Ibadan, 16 May 2024. – Boeing has announced another postponement of its Starliner mission until at least May 21 as it addresses a small helium leak in the Starliner spacecraft itself. NASA had earlier postponed the mission’s launch to May 17 following a data review which saw United Launch Alliance (ULA) decide to replace a pressure regulation valve on the Atlas V rocket’s Centaur upper stage.

On May 11, the ULA team successfully replaced a pressure regulation valve on the liquid oxygen tank on the Atlas V rocket’s Centaur upper stage. The team also performed re-pressurization and system purges, and tested the new valve, which performed normally. However, Starliner teams are working to resolve the helium leak which they traced to a flange on a single reaction control system thruster. Helium is used in spacecraft thruster systems to allow the thrusters to fire and is not combustible or toxic.

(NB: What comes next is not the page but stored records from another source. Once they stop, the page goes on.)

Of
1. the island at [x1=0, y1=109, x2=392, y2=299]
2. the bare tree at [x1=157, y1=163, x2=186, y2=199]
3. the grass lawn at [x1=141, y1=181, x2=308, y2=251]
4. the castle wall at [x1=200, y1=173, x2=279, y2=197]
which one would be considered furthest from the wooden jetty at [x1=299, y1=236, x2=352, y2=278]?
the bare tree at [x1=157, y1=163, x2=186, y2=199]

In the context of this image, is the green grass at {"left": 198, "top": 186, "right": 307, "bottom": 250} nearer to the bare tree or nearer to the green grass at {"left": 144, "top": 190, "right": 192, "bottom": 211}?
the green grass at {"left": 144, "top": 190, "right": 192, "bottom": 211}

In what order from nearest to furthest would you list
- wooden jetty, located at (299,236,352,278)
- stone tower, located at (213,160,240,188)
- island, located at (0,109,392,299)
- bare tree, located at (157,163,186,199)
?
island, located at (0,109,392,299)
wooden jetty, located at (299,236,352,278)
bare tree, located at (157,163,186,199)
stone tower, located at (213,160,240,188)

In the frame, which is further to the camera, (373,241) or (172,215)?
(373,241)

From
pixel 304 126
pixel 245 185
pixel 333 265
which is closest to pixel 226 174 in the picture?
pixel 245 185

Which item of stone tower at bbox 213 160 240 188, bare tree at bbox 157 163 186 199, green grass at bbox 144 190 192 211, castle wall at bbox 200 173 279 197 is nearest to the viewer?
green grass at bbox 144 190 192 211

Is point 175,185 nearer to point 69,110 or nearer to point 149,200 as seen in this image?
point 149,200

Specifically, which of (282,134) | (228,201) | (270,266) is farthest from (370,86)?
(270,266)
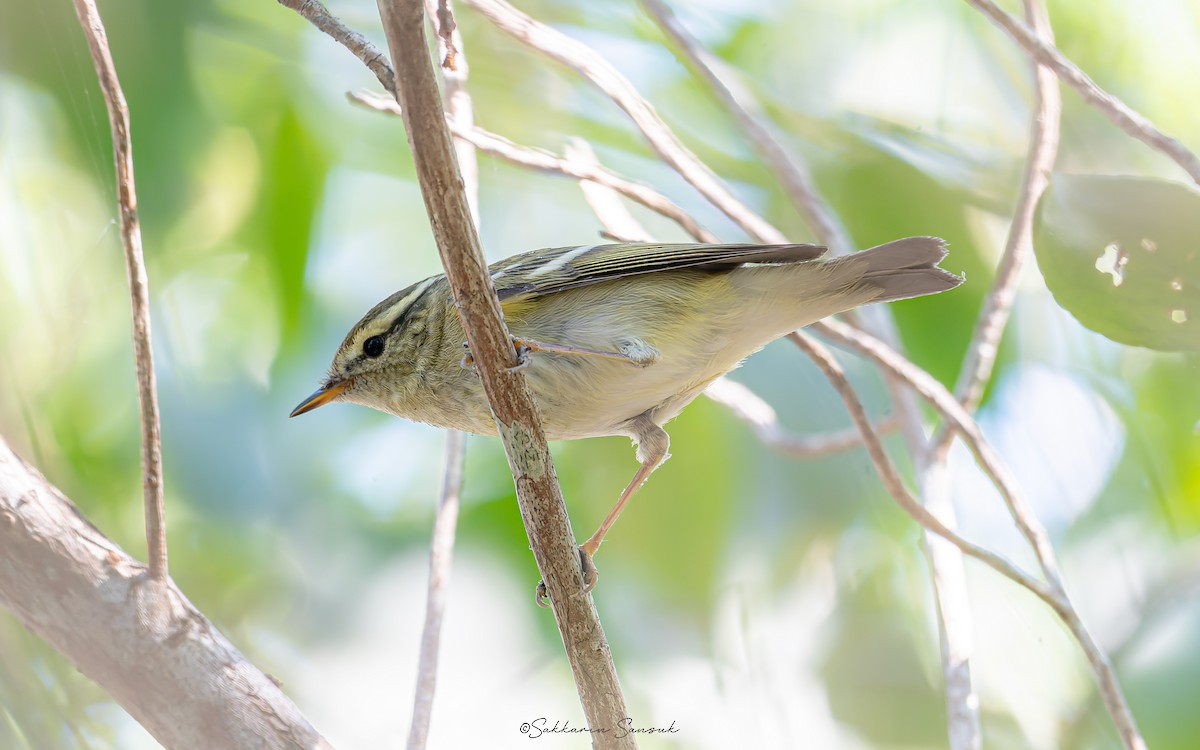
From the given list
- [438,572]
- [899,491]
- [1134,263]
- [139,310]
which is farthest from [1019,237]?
[139,310]

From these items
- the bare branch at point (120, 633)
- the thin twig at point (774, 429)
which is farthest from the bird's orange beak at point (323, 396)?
the thin twig at point (774, 429)

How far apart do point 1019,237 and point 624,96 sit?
1251mm

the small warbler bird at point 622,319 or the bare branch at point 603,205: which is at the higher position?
the bare branch at point 603,205

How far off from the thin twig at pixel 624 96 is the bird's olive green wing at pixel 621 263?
0.37 metres

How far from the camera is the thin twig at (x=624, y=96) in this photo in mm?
2734

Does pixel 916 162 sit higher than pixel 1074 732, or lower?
higher

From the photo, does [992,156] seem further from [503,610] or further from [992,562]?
[503,610]

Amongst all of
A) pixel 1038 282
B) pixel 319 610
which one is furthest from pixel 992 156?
pixel 319 610

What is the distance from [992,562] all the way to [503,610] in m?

NASA and Boeing are now developing spacecraft testing and operational solutions to address the issue. Furthermore, as a part of the testing, Boeing will bring the propulsion system up to flight pressurization just as it does prior to launch, and then allow the helium system to vent naturally to validate existing data and strengthen flight rationale. The mission teams also completed a thorough review of the data from the May 6 launch attempt and are not tracking any other issues. Likewise, the Atlas V and Starliner remain in the Vertical Integration Facility at Space Launch Complex-41 on Cape Canaveral Space Force Station in Florida.

NASA astronauts Butch Wilmore and Suni Williams, still in preflight quarantine have also returned to Houston to spend extra time with their families as prelaunch operations progress. The duo will subsequently fly back to NASA’s Kennedy Space Center in Florida in the coming days.